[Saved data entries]
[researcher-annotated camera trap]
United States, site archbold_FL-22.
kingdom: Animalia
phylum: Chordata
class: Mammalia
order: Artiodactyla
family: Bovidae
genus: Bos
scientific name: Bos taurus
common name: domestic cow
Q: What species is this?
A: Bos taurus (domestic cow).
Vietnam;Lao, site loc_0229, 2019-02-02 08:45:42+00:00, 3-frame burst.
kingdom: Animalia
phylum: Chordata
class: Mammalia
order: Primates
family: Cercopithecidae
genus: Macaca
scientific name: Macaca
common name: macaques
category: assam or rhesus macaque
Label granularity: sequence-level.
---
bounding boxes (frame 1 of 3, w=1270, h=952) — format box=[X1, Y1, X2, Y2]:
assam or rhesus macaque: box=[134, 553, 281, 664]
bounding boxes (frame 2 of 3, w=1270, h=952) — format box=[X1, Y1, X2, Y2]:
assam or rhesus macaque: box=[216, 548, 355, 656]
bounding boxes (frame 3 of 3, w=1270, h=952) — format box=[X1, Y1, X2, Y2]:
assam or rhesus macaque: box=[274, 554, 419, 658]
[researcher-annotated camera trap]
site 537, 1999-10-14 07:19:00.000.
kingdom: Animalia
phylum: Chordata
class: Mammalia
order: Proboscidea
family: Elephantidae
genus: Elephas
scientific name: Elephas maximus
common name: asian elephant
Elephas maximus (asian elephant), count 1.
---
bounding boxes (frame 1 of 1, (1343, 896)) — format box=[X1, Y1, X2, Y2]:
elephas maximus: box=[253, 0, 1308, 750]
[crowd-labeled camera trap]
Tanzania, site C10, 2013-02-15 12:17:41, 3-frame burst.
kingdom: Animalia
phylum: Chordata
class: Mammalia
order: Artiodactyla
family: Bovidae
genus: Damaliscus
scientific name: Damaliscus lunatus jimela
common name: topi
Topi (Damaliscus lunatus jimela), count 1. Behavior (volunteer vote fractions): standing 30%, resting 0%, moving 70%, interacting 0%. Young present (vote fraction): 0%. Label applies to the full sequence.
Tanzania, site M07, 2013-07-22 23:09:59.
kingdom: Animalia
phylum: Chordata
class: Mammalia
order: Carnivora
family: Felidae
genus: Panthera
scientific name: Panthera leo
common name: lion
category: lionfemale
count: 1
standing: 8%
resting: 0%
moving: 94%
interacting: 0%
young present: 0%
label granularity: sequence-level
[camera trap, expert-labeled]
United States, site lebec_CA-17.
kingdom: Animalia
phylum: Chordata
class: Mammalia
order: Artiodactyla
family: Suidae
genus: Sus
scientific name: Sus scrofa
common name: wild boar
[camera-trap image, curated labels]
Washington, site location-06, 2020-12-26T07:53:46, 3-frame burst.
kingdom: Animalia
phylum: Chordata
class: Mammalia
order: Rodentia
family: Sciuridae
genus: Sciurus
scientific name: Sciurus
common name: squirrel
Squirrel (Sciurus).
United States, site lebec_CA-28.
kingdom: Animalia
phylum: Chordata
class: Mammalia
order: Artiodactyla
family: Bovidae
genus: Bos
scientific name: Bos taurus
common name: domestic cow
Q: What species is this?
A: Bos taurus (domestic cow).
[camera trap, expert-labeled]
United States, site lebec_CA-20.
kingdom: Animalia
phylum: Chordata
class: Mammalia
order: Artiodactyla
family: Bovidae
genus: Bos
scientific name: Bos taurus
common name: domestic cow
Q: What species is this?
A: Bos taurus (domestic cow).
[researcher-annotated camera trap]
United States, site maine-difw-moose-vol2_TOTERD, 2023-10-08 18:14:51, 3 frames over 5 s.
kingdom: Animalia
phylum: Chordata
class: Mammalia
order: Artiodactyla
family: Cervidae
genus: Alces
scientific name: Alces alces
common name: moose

Exercise details =>
All of the records should be repeated precisely as written.

Output of the task =>
[researcher-annotated camera trap]
United States, site archbold_FL-22.
kingdom: Animalia
phylum: Chordata
class: Mammalia
order: Artiodactyla
family: Bovidae
genus: Bos
scientific name: Bos taurus
common name: domestic cow
Q: What species is this?
A: Bos taurus (domestic cow).
Vietnam;Lao, site loc_0229, 2019-02-02 08:45:42+00:00, 3-frame burst.
kingdom: Animalia
phylum: Chordata
class: Mammalia
order: Primates
family: Cercopithecidae
genus: Macaca
scientific name: Macaca
common name: macaques
category: assam or rhesus macaque
Label granularity: sequence-level.
---
bounding boxes (frame 1 of 3, w=1270, h=952) — format box=[X1, Y1, X2, Y2]:
assam or rhesus macaque: box=[134, 553, 281, 664]
bounding boxes (frame 2 of 3, w=1270, h=952) — format box=[X1, Y1, X2, Y2]:
assam or rhesus macaque: box=[216, 548, 355, 656]
bounding boxes (frame 3 of 3, w=1270, h=952) — format box=[X1, Y1, X2, Y2]:
assam or rhesus macaque: box=[274, 554, 419, 658]
[researcher-annotated camera trap]
site 537, 1999-10-14 07:19:00.000.
kingdom: Animalia
phylum: Chordata
class: Mammalia
order: Proboscidea
family: Elephantidae
genus: Elephas
scientific name: Elephas maximus
common name: asian elephant
Elephas maximus (asian elephant), count 1.
---
bounding boxes (frame 1 of 1, (1343, 896)) — format box=[X1, Y1, X2, Y2]:
elephas maximus: box=[253, 0, 1308, 750]
[crowd-labeled camera trap]
Tanzania, site C10, 2013-02-15 12:17:41, 3-frame burst.
kingdom: Animalia
phylum: Chordata
class: Mammalia
order: Artiodactyla
family: Bovidae
genus: Damaliscus
scientific name: Damaliscus lunatus jimela
common name: topi
Topi (Damaliscus lunatus jimela), count 1. Behavior (volunteer vote fractions): standing 30%, resting 0%, moving 70%, interacting 0%. Young present (vote fraction): 0%. Label applies to the full sequence.
Tanzania, site M07, 2013-07-22 23:09:59.
kingdom: Animalia
phylum: Chordata
class: Mammalia
order: Carnivora
family: Felidae
genus: Panthera
scientific name: Panthera leo
common name: lion
category: lionfemale
count: 1
standing: 8%
resting: 0%
moving: 94%
interacting: 0%
young present: 0%
label granularity: sequence-level
[camera trap, expert-labeled]
United States, site lebec_CA-17.
kingdom: Animalia
phylum: Chordata
class: Mammalia
order: Artiodactyla
family: Suidae
genus: Sus
scientific name: Sus scrofa
common name: wild boar
[camera-trap image, curated labels]
Washington, site location-06, 2020-12-26T07:53:46, 3-frame burst.
kingdom: Animalia
phylum: Chordata
class: Mammalia
order: Rodentia
family: Sciuridae
genus: Sciurus
scientific name: Sciurus
common name: squirrel
Squirrel (Sciurus).
United States, site lebec_CA-28.
kingdom: Animalia
phylum: Chordata
class: Mammalia
order: Artiodactyla
family: Bovidae
genus: Bos
scientific name: Bos taurus
common name: domestic cow
Q: What species is this?
A: Bos taurus (domestic cow).
[camera trap, expert-labeled]
United States, site lebec_CA-20.
kingdom: Animalia
phylum: Chordata
class: Mammalia
order: Artiodactyla
family: Bovidae
genus: Bos
scientific name: Bos taurus
common name: domestic cow
Q: What species is this?
A: Bos taurus (domestic cow).
[researcher-annotated camera trap]
United States, site maine-difw-moose-vol2_TOTERD, 2023-10-08 18:14:51, 3 frames over 5 s.
kingdom: Animalia
phylum: Chordata
class: Mammalia
order: Artiodactyla
family: Cervidae
genus: Alces
scientific name: Alces alces
common name: moose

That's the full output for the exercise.